Despite the challenges, Krahenbuhl says UNRWA has created new ways of ensuring children obtain education.
“We distribute distance learning material and we have our television station based in Gaza broadcasting programs by teachers there who reach children in Syria, not only Palestinian refugee children but Syrians.”
Krahenbuhl told CNS that even when Gaza’s own schools and buildings are repaired, the psychosocial support to children and their families must continue for a long time and there education is key.
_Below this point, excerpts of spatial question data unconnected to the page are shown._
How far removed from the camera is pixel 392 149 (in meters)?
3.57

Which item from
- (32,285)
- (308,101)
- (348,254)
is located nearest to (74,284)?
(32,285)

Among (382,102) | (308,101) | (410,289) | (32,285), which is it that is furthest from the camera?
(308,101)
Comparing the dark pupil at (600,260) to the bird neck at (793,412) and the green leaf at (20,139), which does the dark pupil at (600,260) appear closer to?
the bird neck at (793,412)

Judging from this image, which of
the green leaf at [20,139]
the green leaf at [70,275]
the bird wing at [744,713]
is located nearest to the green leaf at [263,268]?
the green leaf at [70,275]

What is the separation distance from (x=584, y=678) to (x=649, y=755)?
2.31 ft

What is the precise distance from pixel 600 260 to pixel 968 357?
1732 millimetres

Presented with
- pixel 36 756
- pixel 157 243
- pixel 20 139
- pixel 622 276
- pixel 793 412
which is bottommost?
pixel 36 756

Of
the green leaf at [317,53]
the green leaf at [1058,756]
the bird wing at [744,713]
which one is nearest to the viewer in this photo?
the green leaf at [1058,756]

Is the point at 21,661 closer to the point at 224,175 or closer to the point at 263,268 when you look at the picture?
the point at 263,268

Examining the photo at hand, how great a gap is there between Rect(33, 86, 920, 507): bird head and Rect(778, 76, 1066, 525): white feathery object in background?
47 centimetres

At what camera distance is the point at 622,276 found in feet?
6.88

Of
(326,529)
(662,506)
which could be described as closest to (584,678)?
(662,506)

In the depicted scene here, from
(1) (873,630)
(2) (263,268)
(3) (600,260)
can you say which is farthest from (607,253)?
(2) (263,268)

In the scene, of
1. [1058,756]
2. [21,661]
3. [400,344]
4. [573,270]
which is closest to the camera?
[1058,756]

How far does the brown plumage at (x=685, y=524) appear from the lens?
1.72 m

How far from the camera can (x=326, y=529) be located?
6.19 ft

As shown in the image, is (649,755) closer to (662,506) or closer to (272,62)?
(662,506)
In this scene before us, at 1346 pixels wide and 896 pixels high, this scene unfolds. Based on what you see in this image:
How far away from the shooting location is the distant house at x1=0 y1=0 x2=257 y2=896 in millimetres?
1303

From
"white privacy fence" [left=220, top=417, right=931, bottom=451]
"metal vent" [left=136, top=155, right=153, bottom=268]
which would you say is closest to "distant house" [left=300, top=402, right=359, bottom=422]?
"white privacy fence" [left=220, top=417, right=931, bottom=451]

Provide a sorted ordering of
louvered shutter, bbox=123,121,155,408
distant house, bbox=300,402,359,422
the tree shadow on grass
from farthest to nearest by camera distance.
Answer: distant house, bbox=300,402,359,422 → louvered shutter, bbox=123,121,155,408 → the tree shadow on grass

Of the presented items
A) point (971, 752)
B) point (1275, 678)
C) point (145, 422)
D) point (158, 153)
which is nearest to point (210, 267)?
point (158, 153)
He recounted how stunned he was recently by a Palestinian refugee girl, Ahed, who achieved one of the highest academic honours in her school in the coastal strip.
“She survived an airstrike on her home in 2014 and was 7 months in a coma. When she woke up, she was told that her mother and 2 brothers had died in the attack, and yet she is one of the highest-performing students in the school,” he said.
“There can be no other explanation except she draws energy from despair and trying to overcome what has been so difficult and tragic in her life,” Krahenbuhl told CNS. “So we fight for the right to education and the possibility for these children to be able to receive it. We do have to accompany many of the children who have gone through three wars and have psychosocial counsellors who have to pay a lot of attention.”